Saudi Arabia has beheaded dozens of convicts, including foreign drug traffickers, since the start of the year in what Amnesty International calls an unprecedented pace of executions.
Those put to the sword have included five Pakistanis, an Indian, two Jordanians, two Syrians and a Yemeni, with few foreign governments willing to publicly appeal for clemency from the wealthy Gulf state.
Three beheadings in a single day on Tuesday — one for rape and two for murder — took the total so far this year to 38, according to an AFP tally.
That is about three times the number over the same period in 2014, but observers disagree about the reasons.
There was also a surge in the latter months of last year, towards the end of King Abdullah’s reign. He died on January 23 and was succeeded by King Salman.

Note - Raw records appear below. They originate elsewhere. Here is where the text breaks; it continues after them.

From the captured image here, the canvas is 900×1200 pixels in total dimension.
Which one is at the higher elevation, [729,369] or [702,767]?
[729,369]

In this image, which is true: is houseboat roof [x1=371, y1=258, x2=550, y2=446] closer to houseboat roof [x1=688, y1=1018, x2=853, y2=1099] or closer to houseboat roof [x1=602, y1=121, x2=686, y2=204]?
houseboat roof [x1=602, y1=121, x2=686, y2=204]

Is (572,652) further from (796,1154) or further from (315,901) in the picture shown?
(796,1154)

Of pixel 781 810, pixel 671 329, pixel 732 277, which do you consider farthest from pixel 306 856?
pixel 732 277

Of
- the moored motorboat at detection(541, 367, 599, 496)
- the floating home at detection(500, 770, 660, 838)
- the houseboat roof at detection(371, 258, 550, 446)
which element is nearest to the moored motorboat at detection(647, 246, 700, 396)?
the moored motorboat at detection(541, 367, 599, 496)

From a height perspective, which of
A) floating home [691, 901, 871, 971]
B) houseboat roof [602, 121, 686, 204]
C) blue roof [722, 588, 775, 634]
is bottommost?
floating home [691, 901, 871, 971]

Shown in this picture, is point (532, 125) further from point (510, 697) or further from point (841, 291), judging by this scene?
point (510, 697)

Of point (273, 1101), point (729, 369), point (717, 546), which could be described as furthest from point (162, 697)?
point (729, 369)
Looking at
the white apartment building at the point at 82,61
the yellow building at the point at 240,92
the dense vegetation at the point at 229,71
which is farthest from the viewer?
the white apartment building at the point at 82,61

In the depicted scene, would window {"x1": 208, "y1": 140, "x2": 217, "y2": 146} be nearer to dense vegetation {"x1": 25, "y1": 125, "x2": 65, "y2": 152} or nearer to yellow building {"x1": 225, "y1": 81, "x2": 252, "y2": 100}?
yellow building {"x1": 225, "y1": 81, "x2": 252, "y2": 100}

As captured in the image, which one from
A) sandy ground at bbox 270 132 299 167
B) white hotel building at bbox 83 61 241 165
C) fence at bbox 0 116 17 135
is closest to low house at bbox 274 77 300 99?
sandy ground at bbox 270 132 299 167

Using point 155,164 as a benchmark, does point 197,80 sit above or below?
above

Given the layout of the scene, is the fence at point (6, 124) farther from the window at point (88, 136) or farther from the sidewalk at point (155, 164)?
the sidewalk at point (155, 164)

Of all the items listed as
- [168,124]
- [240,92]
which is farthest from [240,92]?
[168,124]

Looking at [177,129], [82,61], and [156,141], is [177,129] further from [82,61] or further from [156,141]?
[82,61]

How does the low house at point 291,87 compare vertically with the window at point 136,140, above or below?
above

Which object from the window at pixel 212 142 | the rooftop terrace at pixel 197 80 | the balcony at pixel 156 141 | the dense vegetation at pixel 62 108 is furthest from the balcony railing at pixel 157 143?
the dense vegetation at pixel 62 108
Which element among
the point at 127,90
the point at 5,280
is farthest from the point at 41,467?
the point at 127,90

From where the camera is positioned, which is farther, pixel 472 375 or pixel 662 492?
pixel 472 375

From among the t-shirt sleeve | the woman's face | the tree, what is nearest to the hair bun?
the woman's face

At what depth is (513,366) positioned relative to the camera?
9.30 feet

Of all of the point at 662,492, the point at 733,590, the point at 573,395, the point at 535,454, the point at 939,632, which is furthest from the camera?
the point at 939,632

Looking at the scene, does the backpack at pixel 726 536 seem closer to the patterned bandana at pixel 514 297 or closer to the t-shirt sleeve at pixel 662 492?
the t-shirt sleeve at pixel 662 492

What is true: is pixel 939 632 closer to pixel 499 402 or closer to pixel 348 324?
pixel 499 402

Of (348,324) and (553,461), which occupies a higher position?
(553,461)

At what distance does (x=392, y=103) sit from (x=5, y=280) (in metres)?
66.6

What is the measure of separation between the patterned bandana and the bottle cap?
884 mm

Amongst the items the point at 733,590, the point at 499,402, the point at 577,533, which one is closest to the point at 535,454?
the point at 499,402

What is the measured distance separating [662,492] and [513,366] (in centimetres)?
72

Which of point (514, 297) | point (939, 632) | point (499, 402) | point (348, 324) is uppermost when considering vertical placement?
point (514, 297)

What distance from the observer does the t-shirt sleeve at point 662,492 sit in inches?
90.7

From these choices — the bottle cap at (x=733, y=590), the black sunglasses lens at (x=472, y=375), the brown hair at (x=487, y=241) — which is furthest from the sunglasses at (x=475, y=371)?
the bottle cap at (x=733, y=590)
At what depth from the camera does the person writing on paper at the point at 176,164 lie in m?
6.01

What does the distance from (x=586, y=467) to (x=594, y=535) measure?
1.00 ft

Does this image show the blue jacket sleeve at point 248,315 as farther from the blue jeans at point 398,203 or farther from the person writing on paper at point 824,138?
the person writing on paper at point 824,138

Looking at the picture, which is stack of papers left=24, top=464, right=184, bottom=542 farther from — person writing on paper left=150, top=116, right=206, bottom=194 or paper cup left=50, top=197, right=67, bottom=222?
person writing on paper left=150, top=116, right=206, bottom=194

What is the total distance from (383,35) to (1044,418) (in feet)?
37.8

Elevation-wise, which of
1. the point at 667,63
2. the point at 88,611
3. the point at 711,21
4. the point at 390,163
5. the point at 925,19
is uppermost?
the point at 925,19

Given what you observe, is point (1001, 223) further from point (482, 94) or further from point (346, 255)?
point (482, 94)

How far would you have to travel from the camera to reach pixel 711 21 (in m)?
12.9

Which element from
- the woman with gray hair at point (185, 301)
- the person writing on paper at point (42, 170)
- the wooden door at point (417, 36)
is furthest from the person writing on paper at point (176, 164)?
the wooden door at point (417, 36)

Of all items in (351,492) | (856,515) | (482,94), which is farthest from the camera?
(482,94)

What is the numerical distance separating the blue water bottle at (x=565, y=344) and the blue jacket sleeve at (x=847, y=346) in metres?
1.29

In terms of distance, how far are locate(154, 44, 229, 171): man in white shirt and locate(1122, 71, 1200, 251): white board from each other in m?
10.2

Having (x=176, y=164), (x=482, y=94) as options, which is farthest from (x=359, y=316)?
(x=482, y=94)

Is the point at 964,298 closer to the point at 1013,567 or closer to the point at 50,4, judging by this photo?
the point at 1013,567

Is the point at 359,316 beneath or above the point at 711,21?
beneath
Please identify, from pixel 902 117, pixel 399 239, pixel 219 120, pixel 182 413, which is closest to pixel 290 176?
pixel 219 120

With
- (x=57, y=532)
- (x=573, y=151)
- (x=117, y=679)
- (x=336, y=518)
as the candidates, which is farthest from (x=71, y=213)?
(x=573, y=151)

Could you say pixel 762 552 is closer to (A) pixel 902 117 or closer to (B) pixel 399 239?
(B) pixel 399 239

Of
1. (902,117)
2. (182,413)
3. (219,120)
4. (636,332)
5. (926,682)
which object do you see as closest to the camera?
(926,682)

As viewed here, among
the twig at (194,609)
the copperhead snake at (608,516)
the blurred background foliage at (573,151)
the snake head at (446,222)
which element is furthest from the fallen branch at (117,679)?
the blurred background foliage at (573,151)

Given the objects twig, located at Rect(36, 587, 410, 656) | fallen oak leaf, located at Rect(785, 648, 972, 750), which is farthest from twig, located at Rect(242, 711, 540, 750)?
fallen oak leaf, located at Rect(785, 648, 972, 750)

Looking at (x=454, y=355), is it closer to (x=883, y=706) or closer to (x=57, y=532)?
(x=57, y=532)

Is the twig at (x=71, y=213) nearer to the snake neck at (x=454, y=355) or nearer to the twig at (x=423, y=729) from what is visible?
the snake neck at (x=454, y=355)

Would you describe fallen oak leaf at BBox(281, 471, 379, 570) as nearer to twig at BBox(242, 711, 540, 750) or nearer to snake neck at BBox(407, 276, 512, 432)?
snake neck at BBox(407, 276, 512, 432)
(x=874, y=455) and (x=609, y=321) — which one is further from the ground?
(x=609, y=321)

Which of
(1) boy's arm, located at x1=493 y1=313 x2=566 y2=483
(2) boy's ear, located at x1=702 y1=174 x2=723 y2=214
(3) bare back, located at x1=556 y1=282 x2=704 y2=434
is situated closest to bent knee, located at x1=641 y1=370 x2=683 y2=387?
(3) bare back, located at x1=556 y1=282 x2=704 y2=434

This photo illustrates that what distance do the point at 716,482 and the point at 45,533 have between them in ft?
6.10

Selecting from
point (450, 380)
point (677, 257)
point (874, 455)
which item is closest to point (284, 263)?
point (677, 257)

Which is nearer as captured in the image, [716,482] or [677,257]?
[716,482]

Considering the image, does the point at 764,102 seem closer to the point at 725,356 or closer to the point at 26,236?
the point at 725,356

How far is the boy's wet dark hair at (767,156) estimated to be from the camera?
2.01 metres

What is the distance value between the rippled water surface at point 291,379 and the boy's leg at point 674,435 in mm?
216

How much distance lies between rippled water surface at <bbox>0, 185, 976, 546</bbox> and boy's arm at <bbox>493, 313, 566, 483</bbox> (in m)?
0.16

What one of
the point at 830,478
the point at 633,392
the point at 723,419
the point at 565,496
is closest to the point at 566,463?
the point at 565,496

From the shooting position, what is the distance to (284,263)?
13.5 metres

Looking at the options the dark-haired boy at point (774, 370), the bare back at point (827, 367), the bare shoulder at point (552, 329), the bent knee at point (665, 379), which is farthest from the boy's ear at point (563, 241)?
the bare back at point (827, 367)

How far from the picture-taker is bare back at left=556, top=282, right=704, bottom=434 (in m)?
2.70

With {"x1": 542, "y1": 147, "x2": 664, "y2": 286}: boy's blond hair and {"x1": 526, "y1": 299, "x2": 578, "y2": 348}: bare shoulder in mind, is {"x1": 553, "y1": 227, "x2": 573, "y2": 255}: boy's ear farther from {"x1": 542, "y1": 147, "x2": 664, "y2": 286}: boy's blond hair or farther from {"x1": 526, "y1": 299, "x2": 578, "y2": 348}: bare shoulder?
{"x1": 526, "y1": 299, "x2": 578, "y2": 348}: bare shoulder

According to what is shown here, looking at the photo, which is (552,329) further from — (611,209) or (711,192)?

“It began before Salman,” a diplomatic source said.
“The Saudi authorities want to show everyone they are strong, people can rely on them to keep the security and the safety in the kingdom,” said the source, who did not want to be further identified.
The aim is to deter all forms of violence but the policy is linked to the kingdom’s fight against the Islamic State group, the source said.
In September, Saudi Arabia began air strikes against the IS in Syria as part of the US-led coalition, raising concerns about possible retaliation inside the kingdom.
Security officers arrested three Saudis who allegedly acted “in support of” IS when they shot and wounded a Dane in November. Authorities also blamed IS-linked suspects for the killing of seven members of the minority Shiite community.
In January three Saudi border guards died in a clash with Saudi “terrorists” trying to sneak in from Iraq.
“They certainly don’t want to seem soft,” Toby Matthiesen, a research fellow in Islamic and Middle Eastern studies at the University of Cambridge, said of the Saudi authorities.
But he did not see a connection with the fight against IS.
“I don’t think it’s going to frighten Daesh” by executing a few more criminals, Matthiesen said, using an Arabic acronym for IS.
London-based Amnesty said there is no evidence the current “alarming spike” in Saudi executions is connected with the battle against IS or “terrorism”.
– Allegations of torture –
“It would… be a stretch to say that this is an attempt to deter violence,” because almost half of this year’s executions were for drug-related non-violent crimes, Amnesty’s Saudi Arabia researcher Sevag Kechichian told AFP.
“It is impossible to tell what exactly is driving these numbers”, Kechichian said.
Amnesty recorded 11 executions from January 1-February 26 last year, 17 for that period in 2013 and nine in 2012.
The end-of-year figures turned out to be all about the same, “despite the vast differences in pace and distribution of executions throughout the year,” Kechichian added.
“The current rate, however, has been truly unprecedented.”
After 27 executions in 2010, the number jumped to around 80 annually, with 87 last year by AFP’s tally. The figures have been among the world’s highest.
An interior ministry spokesman declined to comment.
In statements carried by the official Saudi Press Agency, the ministry has cited deterrence as a reason for carrying out the punishment. It has also talked of “the physical and social harm” caused by drugs, and said the death penalty for murderers aims “to maintain security and realise justice”.
Rape, murder, apostasy, armed robbery and drug trafficking are all punishable by death under Saudi Arabia’s version of Islamic sharia law.
Human rights groups have expressed concern about the dangers of the innocent being sentenced to death.
Christof Heyns, the UN special rapporteur on extrajudicial, summary or arbitrary executions, said in September that trials “are by all accounts grossly unfair” and defendants are often not allowed a lawyer.
He said confessions were obtained under torture.
Similar statements have not come from Western governments, Amnesty said, accusing the West of “double standards” towards Saudi Arabia.
Other countries disagree with the kingdom’s use of the death penalty, the diplomatic source said, but he asked if that means they should stop talking with Saudi Arabia about “terrorism”, climate change or economic issues on which they cooperate.
“We need to work together,” the source said.